Before that, however, Ripley and Dallas are in conflict again, over who goes into the Nostromo's air shafts to seek out the alien - both with Fear vs Duty - and, while one might automatically suspect Dallas' overruling of Ripley, taking her place in the search, as being chivalrous, he's actually just reasserting himself as the Captain... To his own cost.

Even the initial trip down to the planet, to investigate the signal, is a conflict on several levels. The crew is contractually obliged to respond to distress calls and, while the signal is not definitively identified as a distress call, there's enough doubt for them to set down an investigate... And at least one of the crew is hoping to get rich on whatever they find (expressed better in Alan Dean Foster's novelisation than in the finished movie). Their own mission, however, is simply to bring their cargo back to Earth.

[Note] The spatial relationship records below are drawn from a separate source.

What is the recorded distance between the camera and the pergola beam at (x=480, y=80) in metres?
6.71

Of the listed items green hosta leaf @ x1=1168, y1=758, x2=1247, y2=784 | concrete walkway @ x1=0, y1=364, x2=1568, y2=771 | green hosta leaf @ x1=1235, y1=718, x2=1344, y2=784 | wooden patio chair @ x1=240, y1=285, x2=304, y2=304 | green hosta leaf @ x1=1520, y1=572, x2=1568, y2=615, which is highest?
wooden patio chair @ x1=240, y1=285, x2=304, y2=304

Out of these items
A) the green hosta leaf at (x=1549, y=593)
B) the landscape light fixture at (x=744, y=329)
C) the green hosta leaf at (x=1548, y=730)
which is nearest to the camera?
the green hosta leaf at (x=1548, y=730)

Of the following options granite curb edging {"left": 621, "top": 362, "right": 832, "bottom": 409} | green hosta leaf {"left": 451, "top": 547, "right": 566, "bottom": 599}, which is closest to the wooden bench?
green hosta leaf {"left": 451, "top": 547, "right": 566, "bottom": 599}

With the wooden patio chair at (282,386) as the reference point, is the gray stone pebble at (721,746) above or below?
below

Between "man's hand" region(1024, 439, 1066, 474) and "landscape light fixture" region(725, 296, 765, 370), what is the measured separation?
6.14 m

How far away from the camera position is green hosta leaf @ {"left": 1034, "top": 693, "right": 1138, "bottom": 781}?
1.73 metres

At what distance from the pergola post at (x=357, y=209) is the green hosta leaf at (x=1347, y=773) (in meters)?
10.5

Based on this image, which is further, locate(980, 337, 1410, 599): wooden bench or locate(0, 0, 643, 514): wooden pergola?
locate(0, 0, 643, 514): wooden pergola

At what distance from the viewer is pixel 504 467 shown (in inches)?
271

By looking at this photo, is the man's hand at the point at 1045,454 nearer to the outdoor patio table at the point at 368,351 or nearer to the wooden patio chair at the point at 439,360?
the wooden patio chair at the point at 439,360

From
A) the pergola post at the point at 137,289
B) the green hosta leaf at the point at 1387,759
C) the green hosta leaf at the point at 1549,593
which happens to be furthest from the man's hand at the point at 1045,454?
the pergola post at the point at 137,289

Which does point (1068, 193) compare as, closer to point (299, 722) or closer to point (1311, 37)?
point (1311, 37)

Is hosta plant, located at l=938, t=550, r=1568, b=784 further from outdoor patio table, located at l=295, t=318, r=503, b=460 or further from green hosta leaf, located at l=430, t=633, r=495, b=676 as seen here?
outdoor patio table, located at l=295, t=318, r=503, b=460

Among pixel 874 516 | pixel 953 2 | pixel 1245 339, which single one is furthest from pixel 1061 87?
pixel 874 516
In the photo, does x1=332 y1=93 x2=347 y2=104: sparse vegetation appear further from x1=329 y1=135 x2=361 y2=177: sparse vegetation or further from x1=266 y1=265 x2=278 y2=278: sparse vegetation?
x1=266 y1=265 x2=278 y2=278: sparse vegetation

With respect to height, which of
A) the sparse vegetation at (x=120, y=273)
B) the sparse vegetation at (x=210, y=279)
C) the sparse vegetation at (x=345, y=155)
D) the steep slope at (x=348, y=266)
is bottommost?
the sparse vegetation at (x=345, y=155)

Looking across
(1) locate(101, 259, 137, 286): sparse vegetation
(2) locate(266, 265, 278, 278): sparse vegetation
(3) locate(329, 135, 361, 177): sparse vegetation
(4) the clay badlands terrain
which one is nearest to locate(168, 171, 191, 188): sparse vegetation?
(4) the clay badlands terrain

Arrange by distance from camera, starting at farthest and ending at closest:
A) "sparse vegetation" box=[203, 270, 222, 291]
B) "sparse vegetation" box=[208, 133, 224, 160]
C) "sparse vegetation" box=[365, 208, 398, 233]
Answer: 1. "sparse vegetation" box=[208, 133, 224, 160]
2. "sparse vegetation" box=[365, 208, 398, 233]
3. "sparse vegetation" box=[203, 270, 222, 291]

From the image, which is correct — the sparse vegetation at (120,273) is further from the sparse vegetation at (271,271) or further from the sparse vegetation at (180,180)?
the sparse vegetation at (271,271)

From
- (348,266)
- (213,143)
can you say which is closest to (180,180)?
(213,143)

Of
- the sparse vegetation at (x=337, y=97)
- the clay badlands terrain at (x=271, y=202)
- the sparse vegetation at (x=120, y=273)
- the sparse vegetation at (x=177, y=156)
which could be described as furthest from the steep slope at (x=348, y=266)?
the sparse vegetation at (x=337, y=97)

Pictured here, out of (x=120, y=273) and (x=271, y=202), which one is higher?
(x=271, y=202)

So, with such a glaring error in his text, can I really make use of what Ben Bova has to say about writing?

Actually, in the main, I think I can... His examples - his own short stories - almost seem to be written for purpose, rather than having been chosen to illustrate his points. However, the points he makes are useful... as a guideline.

I may look into books on writing other genres... possibly Horror, as that might be useful, too... but it's already after 11pm, and so too late to go trawling Amazon now.